ASSIGNED TASK>
Only one portion of the data is to be written out: from the line bearing "Consider this experimental" through the line bearing "The perifusion system". Write it exactly as it appears.

[Items from a data source]
══════════════════════════════
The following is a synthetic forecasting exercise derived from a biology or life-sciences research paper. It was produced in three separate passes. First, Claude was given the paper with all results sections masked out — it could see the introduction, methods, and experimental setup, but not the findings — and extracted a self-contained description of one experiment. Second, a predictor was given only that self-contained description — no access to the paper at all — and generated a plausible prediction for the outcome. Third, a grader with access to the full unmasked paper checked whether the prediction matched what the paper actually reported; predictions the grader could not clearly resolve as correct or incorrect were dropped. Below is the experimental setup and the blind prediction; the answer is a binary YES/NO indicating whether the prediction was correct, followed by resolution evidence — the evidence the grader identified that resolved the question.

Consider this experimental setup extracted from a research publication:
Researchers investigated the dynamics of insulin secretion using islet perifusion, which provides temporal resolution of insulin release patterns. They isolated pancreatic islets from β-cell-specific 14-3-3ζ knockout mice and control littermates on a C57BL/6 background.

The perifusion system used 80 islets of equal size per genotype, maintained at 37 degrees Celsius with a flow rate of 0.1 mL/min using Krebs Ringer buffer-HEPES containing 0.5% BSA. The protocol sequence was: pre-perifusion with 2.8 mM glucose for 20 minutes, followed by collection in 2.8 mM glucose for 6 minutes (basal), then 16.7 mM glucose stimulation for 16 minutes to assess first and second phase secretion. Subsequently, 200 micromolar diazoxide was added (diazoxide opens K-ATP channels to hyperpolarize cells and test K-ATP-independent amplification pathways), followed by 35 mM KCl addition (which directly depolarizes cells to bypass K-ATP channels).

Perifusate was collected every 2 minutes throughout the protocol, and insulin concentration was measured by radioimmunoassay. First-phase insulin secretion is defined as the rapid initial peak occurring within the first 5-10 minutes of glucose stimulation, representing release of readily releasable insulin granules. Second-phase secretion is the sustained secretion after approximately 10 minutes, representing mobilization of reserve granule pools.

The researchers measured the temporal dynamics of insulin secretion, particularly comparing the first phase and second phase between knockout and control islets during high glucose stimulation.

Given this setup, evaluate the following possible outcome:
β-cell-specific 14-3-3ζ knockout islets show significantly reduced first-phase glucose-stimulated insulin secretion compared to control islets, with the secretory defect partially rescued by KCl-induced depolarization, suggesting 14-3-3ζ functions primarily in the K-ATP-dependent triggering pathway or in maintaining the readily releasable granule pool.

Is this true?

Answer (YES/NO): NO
══════════════════════════════
COMPLETED EXERCISE>
Consider this experimental setup extracted from a research publication:
Researchers investigated the dynamics of insulin secretion using islet perifusion, which provides temporal resolution of insulin release patterns. They isolated pancreatic islets from β-cell-specific 14-3-3ζ knockout mice and control littermates on a C57BL/6 background.

The perifusion system used 80 islets of equal size per genotype, maintained at 37 degrees Celsius with a flow rate of 0.1 mL/min using Krebs Ringer buffer-HEPES containing 0.5% BSA. The protocol sequence was: pre-perifusion with 2.8 mM glucose for 20 minutes, followed by collection in 2.8 mM glucose for 6 minutes (basal), then 16.7 mM glucose stimulation for 16 minutes to assess first and second phase secretion. Subsequently, 200 micromolar diazoxide was added (diazoxide opens K-ATP channels to hyperpolarize cells and test K-ATP-independent amplification pathways), followed by 35 mM KCl addition (which directly depolarizes cells to bypass K-ATP channels).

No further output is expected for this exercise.